Years before, when he started what became Mother Falcon, it never crossed cellist Nick Gregg’s mind that his goal to make playing cello as cool as playing quarterback at his football obsessed high school (alma mater of Super Bowl MVP Drew Brees) would get anywhere. Jamming on original material after school with fellow orchestra students at Westlake High was fun, but not radical and certainly not goal oriented. Yet, over months, word of this orchestra jam session spread and the group, now named Mother Falcon after a misheard TV overdub from Die Hard (“Yippee-ki-ay Mother Falcon!), began to include people from McCallum High as well.
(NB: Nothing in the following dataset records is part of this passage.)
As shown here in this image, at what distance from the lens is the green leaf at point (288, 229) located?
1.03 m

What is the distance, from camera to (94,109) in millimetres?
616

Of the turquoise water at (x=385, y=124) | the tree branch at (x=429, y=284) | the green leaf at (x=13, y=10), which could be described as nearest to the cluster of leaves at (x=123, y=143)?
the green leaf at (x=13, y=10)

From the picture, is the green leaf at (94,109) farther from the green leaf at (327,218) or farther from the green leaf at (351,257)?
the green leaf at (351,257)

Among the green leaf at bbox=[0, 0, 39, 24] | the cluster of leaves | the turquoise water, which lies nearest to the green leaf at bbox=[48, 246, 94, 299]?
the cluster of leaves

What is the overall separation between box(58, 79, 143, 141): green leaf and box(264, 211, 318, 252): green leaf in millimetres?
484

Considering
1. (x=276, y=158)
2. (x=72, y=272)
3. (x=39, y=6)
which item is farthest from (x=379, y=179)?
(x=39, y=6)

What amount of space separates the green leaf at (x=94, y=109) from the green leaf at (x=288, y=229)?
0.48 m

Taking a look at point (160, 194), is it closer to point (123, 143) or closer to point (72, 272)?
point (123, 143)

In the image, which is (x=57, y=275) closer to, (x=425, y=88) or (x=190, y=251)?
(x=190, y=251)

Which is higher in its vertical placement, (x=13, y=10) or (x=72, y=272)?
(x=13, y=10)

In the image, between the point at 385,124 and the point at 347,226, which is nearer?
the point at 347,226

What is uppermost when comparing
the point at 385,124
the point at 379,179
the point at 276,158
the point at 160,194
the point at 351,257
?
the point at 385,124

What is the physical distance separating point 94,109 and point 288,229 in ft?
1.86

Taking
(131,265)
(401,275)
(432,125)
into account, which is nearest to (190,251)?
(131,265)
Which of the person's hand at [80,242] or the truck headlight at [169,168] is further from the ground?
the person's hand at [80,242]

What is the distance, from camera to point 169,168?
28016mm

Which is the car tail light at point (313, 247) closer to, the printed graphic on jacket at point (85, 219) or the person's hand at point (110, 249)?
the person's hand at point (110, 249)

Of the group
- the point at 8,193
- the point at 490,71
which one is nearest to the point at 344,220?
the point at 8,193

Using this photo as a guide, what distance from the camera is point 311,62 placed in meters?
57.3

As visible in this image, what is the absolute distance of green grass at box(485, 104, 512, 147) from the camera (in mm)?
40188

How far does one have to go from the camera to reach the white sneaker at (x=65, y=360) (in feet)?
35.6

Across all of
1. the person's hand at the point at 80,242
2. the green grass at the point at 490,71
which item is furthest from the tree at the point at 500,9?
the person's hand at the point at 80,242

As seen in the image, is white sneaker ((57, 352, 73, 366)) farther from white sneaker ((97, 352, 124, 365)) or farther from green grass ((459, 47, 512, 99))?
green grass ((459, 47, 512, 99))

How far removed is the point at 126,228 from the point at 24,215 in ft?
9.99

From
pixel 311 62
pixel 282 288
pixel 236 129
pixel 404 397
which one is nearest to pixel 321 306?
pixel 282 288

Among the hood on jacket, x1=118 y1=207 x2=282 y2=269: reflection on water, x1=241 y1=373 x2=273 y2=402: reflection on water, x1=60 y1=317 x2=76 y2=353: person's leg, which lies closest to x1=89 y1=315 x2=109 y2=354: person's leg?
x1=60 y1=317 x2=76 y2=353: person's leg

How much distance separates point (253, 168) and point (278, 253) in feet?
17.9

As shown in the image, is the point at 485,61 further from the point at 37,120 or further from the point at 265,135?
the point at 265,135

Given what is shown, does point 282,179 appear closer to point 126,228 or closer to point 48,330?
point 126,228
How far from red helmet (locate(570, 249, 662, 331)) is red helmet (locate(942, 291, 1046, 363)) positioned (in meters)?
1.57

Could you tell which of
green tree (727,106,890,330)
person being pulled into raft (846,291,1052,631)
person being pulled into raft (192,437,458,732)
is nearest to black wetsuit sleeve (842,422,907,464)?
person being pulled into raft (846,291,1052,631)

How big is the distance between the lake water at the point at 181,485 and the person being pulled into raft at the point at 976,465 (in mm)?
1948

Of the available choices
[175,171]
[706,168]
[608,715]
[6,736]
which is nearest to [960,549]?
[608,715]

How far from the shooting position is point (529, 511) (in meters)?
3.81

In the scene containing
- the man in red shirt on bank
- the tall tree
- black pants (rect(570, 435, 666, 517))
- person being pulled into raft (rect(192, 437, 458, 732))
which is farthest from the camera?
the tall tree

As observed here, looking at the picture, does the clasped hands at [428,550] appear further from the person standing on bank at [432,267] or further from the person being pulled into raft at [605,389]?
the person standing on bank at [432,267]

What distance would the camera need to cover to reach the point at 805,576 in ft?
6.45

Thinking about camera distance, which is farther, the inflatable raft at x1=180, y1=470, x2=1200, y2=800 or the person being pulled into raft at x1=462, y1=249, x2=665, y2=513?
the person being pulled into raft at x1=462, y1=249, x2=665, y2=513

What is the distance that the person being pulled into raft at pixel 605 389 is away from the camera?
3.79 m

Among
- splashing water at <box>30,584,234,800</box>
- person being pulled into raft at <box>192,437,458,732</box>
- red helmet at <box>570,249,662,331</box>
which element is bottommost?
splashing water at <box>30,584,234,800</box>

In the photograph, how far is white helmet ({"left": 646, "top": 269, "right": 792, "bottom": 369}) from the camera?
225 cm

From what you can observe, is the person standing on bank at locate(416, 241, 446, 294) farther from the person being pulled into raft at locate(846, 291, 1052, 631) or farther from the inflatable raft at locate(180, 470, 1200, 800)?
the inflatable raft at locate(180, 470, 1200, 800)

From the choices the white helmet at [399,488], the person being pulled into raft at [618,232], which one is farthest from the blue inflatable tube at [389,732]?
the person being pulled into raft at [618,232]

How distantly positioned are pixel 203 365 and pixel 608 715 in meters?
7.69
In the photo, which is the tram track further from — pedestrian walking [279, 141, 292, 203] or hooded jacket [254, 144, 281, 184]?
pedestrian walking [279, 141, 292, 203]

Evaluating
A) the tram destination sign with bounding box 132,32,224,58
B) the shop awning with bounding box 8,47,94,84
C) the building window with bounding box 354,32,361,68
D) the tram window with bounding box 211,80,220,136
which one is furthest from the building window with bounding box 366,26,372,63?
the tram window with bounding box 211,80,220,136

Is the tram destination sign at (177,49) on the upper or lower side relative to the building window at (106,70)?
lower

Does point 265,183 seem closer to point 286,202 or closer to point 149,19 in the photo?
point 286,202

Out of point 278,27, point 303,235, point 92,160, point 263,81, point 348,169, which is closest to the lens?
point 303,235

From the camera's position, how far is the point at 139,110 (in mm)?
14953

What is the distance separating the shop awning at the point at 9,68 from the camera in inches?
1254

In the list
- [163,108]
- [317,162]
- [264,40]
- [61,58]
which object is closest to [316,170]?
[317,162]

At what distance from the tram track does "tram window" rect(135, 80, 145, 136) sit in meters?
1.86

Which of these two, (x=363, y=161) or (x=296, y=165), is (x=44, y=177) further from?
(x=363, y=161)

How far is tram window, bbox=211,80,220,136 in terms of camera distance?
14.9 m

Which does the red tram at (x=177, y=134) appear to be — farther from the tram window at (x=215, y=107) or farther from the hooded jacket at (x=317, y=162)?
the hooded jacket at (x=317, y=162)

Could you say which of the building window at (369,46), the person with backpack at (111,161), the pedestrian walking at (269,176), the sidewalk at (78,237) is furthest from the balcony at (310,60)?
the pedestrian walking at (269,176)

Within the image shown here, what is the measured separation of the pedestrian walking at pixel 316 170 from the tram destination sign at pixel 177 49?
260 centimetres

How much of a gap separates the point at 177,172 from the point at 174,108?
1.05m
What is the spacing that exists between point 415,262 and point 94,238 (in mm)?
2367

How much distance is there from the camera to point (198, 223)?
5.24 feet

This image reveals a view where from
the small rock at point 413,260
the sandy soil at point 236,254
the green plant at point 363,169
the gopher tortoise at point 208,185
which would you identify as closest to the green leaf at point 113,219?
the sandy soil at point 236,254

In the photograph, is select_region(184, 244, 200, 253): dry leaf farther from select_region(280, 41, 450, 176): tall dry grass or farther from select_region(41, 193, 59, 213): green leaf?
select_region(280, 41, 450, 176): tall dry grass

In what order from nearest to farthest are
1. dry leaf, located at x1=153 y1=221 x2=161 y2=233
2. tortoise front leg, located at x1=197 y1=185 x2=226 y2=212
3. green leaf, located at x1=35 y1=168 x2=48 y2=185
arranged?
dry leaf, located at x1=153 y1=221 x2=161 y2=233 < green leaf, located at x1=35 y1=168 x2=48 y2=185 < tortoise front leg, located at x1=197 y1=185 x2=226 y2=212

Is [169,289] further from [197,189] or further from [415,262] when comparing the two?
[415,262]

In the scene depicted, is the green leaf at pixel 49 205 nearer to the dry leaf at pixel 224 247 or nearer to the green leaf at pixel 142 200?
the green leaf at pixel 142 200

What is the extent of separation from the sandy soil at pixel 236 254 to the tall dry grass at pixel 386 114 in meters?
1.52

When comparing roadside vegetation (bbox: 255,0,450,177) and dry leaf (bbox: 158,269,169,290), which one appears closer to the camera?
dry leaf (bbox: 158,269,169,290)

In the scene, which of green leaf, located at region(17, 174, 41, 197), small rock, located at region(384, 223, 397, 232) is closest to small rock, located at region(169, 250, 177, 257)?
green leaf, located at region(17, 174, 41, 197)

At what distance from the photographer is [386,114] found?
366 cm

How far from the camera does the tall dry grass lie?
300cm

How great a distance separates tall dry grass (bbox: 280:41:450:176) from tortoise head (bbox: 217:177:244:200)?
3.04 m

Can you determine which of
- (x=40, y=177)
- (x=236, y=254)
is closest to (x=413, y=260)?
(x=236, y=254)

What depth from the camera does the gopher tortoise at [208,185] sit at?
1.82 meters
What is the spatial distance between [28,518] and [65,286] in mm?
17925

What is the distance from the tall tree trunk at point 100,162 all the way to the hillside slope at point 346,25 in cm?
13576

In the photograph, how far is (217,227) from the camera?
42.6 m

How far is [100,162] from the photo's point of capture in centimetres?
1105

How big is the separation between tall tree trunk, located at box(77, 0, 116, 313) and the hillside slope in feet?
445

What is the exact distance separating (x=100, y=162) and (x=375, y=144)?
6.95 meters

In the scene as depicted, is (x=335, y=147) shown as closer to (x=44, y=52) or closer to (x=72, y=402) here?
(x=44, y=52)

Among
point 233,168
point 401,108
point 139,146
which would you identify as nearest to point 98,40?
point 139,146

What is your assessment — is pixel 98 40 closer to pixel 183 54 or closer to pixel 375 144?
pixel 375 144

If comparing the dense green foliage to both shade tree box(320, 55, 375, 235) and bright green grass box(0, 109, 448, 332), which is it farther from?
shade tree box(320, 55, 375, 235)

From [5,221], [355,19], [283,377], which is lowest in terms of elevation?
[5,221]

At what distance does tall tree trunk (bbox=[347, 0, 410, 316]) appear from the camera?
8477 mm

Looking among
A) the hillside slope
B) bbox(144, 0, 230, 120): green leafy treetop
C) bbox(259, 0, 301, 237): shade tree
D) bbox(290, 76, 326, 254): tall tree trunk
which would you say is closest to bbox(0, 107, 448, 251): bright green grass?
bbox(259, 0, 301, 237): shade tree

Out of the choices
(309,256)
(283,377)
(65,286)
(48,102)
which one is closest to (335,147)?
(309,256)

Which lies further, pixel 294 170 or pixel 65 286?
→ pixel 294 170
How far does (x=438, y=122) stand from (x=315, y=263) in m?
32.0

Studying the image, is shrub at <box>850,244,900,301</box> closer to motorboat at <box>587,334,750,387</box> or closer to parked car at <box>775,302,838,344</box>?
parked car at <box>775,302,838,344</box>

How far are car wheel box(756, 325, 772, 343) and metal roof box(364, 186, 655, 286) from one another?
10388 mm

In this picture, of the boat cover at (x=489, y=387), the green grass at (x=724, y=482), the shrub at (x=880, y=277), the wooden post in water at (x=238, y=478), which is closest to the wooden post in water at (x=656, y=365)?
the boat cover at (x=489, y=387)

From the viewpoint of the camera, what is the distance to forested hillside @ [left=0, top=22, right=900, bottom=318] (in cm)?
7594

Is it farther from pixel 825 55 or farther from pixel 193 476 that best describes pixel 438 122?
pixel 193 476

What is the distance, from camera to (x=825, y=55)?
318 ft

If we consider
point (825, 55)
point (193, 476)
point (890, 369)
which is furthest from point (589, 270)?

Before any of its members had graduated, Mother Falcon was featured on the cover of the Austin Chronicle and was playing gigs all over town. While most of them were still teens, Mother Falcon, now numbering up to twenty two players, had become one of Austin’s most popular and beloved “bands” with the release of Still Life, their debut EP of classical-crossover pop songs, and another Austin Chronicle cover story. The next year their first full length, Alhambra, saw major local airplay and a series of sold out local shows. Somehow, while its members were focused on being college sophomores, this wild idea of being as cool as a quarterback had made Nick Gregg the founder of one of the coolest bands in one of the world’s coolest music cities. Yet, as Mother Falcon won multiple Austin Music Awards, collaborated with Austin legends like Alejandro Escovedo and Christopher Cross and ventured to Houston and Denton, it still didn’t seem plausible that such a huge ensemble could make an impact outside of Austin.
As the bulk of the collective’s musicians approached college graduation in 2013, this unlikely indie orchestra was at a crossroads. With the need for employment looming, perhaps the easiest choice would be to backburner the band, maybe keep playing around Austin until everyone spun off on their own: grad school, jobs, other bands. Mother Falcon, by now a community with deep ties (among them two pairs of siblings and several relationships begun in childhood) made a tougher choice, committing to a new album and an unusual strategy of moving to other cities for a month at a time to cut costs of touring such a large group. After making a huge splash at SXSW 2013, second album You Knew dropped in May 2013, strongly impacted national radio and gained major support from NPR. June residencies at Joe’s Pub in New York and Littlefield in Brooklyn were followed by residencies at The Echo in Los Angeles and Soda Bar in San Diego. Subsequent national tours found Mother Falcon unexpectedly selling out small clubs all over the country within months of their first tentative steps outside of Austin. Nick Gregg was now undeniably as cool as a quarterback.
Two years later, Mother Falcon return with their third full-length album Good Luck Have Fun, slated for release August 14th on BitCandy Digital and Punctum Records. Seven years, two albums and hundreds of shows on from Westlake High, this unlikely indie orchestra takes a leap into the unknown, blowing up their usual way of composing and recording together in a conscious effort to push themselves into new stylistic and sonic realms.
As such, Good Luck Have Fun doubles down on both sides of Mother Falcon. The adventurousness is more adventurous, with fully half the album comprised of experimental instrumental soundscapes composed as the score to an upcoming documentary about competitive gaming. Inspired by Bowie’s Low, 60s improv iconoclasts AAM, Koji Kondo’s score for Majora’s Mask and the psychedelic drone of Fuck Buttons, the instrumental pieces ebb and flow in tension between unresolved crescendos and throbbing, jagged minimalism. Conversely, the rest of the album may be Mother Falcon’s most accessible music ever, with a stronger emphasis on rhythm, concise arrangements that move the vocals to the fore, lyrics grounded in universal themes and a wealth of hooks, upon hooks, upon hooks.